◆ EXERCISE BRIEF ◆
Quote every line of the listing below verbatim.

◆ RECORDED INFORMATION ◆
====================
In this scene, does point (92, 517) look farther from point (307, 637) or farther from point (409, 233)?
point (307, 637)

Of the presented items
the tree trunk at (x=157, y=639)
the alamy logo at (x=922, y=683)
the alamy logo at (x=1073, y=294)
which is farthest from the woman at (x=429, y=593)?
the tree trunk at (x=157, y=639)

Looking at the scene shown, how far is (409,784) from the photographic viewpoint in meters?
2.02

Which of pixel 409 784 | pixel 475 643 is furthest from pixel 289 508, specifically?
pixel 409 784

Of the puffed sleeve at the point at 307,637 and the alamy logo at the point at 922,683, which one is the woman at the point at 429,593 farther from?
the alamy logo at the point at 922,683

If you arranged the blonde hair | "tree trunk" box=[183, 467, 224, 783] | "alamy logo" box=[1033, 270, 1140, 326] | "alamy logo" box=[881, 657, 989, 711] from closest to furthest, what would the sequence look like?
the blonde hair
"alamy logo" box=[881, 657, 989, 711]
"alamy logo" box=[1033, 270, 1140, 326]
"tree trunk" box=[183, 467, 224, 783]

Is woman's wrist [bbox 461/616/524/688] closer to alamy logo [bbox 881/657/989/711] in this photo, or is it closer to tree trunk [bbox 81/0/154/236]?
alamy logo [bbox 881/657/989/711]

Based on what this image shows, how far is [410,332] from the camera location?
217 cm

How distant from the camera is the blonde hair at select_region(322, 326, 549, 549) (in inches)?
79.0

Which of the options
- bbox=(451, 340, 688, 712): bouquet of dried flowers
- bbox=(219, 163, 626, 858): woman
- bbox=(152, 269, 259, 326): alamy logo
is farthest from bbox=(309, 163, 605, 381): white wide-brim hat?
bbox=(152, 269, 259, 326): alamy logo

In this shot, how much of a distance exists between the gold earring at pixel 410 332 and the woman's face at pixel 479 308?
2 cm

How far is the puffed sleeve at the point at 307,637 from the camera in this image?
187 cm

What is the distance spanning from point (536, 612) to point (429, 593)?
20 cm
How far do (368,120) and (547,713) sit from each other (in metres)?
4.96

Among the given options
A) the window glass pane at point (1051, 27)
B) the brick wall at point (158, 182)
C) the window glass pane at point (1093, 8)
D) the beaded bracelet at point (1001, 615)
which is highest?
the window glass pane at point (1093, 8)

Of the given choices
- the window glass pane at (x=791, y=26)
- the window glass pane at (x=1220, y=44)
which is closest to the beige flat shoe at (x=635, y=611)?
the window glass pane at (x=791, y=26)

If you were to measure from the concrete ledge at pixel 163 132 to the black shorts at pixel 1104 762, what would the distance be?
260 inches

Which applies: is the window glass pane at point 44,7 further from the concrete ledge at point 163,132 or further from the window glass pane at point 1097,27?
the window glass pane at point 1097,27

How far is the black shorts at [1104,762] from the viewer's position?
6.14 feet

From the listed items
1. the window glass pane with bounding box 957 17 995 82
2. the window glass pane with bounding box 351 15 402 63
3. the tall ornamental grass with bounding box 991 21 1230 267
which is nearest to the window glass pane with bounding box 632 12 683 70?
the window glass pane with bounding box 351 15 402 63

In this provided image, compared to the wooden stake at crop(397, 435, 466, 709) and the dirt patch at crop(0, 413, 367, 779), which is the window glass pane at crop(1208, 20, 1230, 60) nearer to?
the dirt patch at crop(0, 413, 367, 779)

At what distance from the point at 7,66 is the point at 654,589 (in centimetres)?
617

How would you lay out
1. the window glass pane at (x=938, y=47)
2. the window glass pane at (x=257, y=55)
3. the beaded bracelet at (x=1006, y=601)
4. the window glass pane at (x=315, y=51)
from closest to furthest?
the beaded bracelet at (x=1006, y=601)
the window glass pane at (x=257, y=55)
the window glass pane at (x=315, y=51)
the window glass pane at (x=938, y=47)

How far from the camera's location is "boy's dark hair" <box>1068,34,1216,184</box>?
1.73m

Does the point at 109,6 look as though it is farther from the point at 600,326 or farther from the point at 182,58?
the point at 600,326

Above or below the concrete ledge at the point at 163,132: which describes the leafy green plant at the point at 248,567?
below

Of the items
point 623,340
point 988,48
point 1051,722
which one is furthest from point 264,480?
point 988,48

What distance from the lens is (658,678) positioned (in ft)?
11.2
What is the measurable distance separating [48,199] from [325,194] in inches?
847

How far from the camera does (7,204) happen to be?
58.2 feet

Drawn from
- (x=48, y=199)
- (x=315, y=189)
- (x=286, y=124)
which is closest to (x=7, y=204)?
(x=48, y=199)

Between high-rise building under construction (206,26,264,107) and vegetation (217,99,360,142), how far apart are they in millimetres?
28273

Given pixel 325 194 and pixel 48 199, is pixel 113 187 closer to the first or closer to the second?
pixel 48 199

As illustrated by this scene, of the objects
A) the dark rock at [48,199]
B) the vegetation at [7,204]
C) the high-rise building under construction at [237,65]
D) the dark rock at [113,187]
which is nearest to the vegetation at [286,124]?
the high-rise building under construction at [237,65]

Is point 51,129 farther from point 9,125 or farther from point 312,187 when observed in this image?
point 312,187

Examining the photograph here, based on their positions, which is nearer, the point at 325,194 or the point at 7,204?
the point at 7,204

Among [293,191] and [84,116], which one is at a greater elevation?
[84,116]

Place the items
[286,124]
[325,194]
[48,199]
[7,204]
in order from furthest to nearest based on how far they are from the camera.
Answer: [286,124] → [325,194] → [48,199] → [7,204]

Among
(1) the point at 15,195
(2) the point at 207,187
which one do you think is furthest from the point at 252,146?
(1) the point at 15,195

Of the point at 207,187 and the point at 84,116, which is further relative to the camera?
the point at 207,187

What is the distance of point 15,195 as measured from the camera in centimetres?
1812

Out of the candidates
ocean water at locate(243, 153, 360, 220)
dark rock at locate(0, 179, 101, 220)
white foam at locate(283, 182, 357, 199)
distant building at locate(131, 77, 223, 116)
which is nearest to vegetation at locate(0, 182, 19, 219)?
====================
◆ SOLUTION TO THIS EXERCISE ◆
In this scene, does point (92, 517) look farther from point (307, 637) or farther from point (409, 233)?
point (307, 637)

Of the presented items
the tree trunk at (x=157, y=639)
the alamy logo at (x=922, y=683)
the alamy logo at (x=1073, y=294)
which is farthest from the woman at (x=429, y=593)?
the tree trunk at (x=157, y=639)

Looking at the scene shown, how far is (409,784) from the photographic viewpoint in meters?
2.02

Which of pixel 409 784 | pixel 475 643 is furthest from pixel 289 508, specifically?
pixel 409 784

Of the puffed sleeve at the point at 307,637 and the alamy logo at the point at 922,683, which one is the woman at the point at 429,593 farther from?
the alamy logo at the point at 922,683

If you arranged the blonde hair | "tree trunk" box=[183, 467, 224, 783] | "alamy logo" box=[1033, 270, 1140, 326] | "alamy logo" box=[881, 657, 989, 711] from closest to furthest, what would the sequence look like?
the blonde hair
"alamy logo" box=[881, 657, 989, 711]
"alamy logo" box=[1033, 270, 1140, 326]
"tree trunk" box=[183, 467, 224, 783]

Is woman's wrist [bbox 461/616/524/688] closer to alamy logo [bbox 881/657/989/711] in this photo, or is it closer to tree trunk [bbox 81/0/154/236]?
alamy logo [bbox 881/657/989/711]

Based on what this image shows, how far is [410,332] from the camera location?
217 cm

How distant from the camera is the blonde hair at select_region(322, 326, 549, 549) (in inches)?
79.0

Which of the options
- bbox=(451, 340, 688, 712): bouquet of dried flowers
- bbox=(219, 163, 626, 858): woman
- bbox=(152, 269, 259, 326): alamy logo
is farthest from bbox=(309, 163, 605, 381): white wide-brim hat?
bbox=(152, 269, 259, 326): alamy logo

In this shot, how much of a distance exists between the gold earring at pixel 410 332 and the woman's face at pixel 479 308?
2 cm

How far is the puffed sleeve at the point at 307,637 from the camera in this image?
187 cm

What is the distance spanning from point (536, 612) to point (429, 593)?
20 cm
How far do (368,120) and (547,713) sit from each other (in metres)?
4.96

Among the given options
A) the window glass pane at point (1051, 27)
B) the brick wall at point (158, 182)
C) the window glass pane at point (1093, 8)
D) the beaded bracelet at point (1001, 615)
which is highest?
the window glass pane at point (1093, 8)

Of the given choices
- the window glass pane at (x=791, y=26)
- the window glass pane at (x=1220, y=44)
which is closest to the beige flat shoe at (x=635, y=611)?
the window glass pane at (x=791, y=26)

If you were to measure from the concrete ledge at pixel 163 132 to the black shorts at pixel 1104 762, what would the distance be?
260 inches

Which applies: is the window glass pane at point 44,7 further from the concrete ledge at point 163,132 or further from the window glass pane at point 1097,27?
the window glass pane at point 1097,27

How far is the black shorts at [1104,762] from the viewer's position?
6.14 feet

From the listed items
1. the window glass pane with bounding box 957 17 995 82
2. the window glass pane with bounding box 351 15 402 63
3. the tall ornamental grass with bounding box 991 21 1230 267
which is nearest to the window glass pane with bounding box 632 12 683 70?
the window glass pane with bounding box 351 15 402 63

In this provided image, compared to the wooden stake at crop(397, 435, 466, 709) and the dirt patch at crop(0, 413, 367, 779), which is the window glass pane at crop(1208, 20, 1230, 60) nearer to?
the dirt patch at crop(0, 413, 367, 779)

At what distance from the point at 7,66 is the point at 654,589 (in centimetres)?
617

How would you lay out
1. the window glass pane at (x=938, y=47)
2. the window glass pane at (x=257, y=55)
3. the beaded bracelet at (x=1006, y=601)
4. the window glass pane at (x=315, y=51)
from closest to furthest?
the beaded bracelet at (x=1006, y=601)
the window glass pane at (x=257, y=55)
the window glass pane at (x=315, y=51)
the window glass pane at (x=938, y=47)

How far from the camera's location is "boy's dark hair" <box>1068,34,1216,184</box>?
1.73m

Does the point at 109,6 look as though it is farther from the point at 600,326 or farther from the point at 182,58?
the point at 600,326

Above or below the concrete ledge at the point at 163,132: which describes the leafy green plant at the point at 248,567?
below

Of the items
point 623,340
point 988,48
point 1051,722
which one is furthest from point 264,480?
point 988,48

What distance from the lens is (658,678) positioned (in ft)?
11.2
What is the measurable distance separating [48,199] from [325,194] in inches?
847

How far from the camera does (7,204) happen to be?
58.2 feet

Drawn from
- (x=48, y=199)
- (x=315, y=189)
- (x=286, y=124)
which is closest to (x=7, y=204)?
(x=48, y=199)

Between high-rise building under construction (206,26,264,107) and vegetation (217,99,360,142), how far apart are they in millimetres?
28273

Given pixel 325 194 and pixel 48 199, is pixel 113 187 closer to the first or closer to the second?
pixel 48 199

As illustrated by this scene, of the objects
A) the dark rock at [48,199]
B) the vegetation at [7,204]
C) the high-rise building under construction at [237,65]
D) the dark rock at [113,187]
which is nearest to the vegetation at [286,124]?
the high-rise building under construction at [237,65]

Is point 51,129 farther from point 9,125 or farther from point 312,187 when observed in this image?
point 312,187

Examining the photograph here, based on their positions, which is nearer, the point at 325,194 or the point at 7,204?
the point at 7,204

Among [293,191] and [84,116], which one is at a greater elevation?
[84,116]

Place the items
[286,124]
[325,194]
[48,199]
[7,204]
in order from furthest to nearest based on how far they are from the camera.
Answer: [286,124] → [325,194] → [48,199] → [7,204]

Among
(1) the point at 15,195
(2) the point at 207,187
which one do you think is furthest from the point at 252,146?
(1) the point at 15,195

Of the point at 207,187 and the point at 84,116, which is further relative to the camera?
the point at 207,187

What is the distance of point 15,195 as measured from the camera in centimetres?
1812

Out of the candidates
ocean water at locate(243, 153, 360, 220)
dark rock at locate(0, 179, 101, 220)
white foam at locate(283, 182, 357, 199)
distant building at locate(131, 77, 223, 116)
which is nearest to vegetation at locate(0, 182, 19, 219)?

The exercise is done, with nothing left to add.